Mirwais trat mit seiner Kalashnikoff aus dem Haus, kurz darauf waren sie ebenfalls unterwegs, den Anjuman-Pass hinunter, nach Norden, begleitet von einem weiteren Geländewagen, mit zwei Soldaten von Commander Yahsin, als Schutz.
Auf der Hälfte des Weges kamen ihnen bereits die Soldaten von Escada entgegen, der erste Wagen fuhr wieder zurück zur Station auf dem Pass. Die Straße war mehr als nur abenteuerlich, oft nur ein mit Steinen abgestützer Eselspfad, der Fahrer lehnte sich öfter beim Fenster hinaus, um nicht über die Begrenzung zu fahren. Die tiefe Schlucht auf der einen Seite, der blanke Fels auf der anderen Seite, jederzeit bestand die Möglichkeit von Steinschlag, oder einem Abrutschen in die Tiefe.
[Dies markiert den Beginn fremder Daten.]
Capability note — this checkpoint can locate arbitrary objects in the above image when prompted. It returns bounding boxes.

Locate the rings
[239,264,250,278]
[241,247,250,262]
Verschiedentlich sah man auch Wracks von bereits abgestürzten Fahrzeugen im Abgrund liegen, sie hatten es wohl nicht geschafft. Gleichzeitig war Felsberg aber auch von dem atemberaubenden Panorama fasziniert, das sich bei jeder Biegung der Straße von Neuem anbot, in neue Varianten übergehend, neue Blickwinkel zeigend, ein wilde urzeitliche Landschaft. Hier in diesen Bergen soll, der griechischen Sage nach, auch Prometheus, wegen seiner fortgesetzten Gotteslästerungen, in die Felsen geschmiedet worden sein, bis ihm die Geier die Augen aushackten. Das Szenario schien durchaus glaubhaft, noch nie hatte er derartige Felsformationen gesehen. Es war verständlich, dass Menschen in dieser Landschaft Ehrfurcht vor der Größe der Natur empfanden, Felsberg kam aus dem Staunen nicht mehr heraus.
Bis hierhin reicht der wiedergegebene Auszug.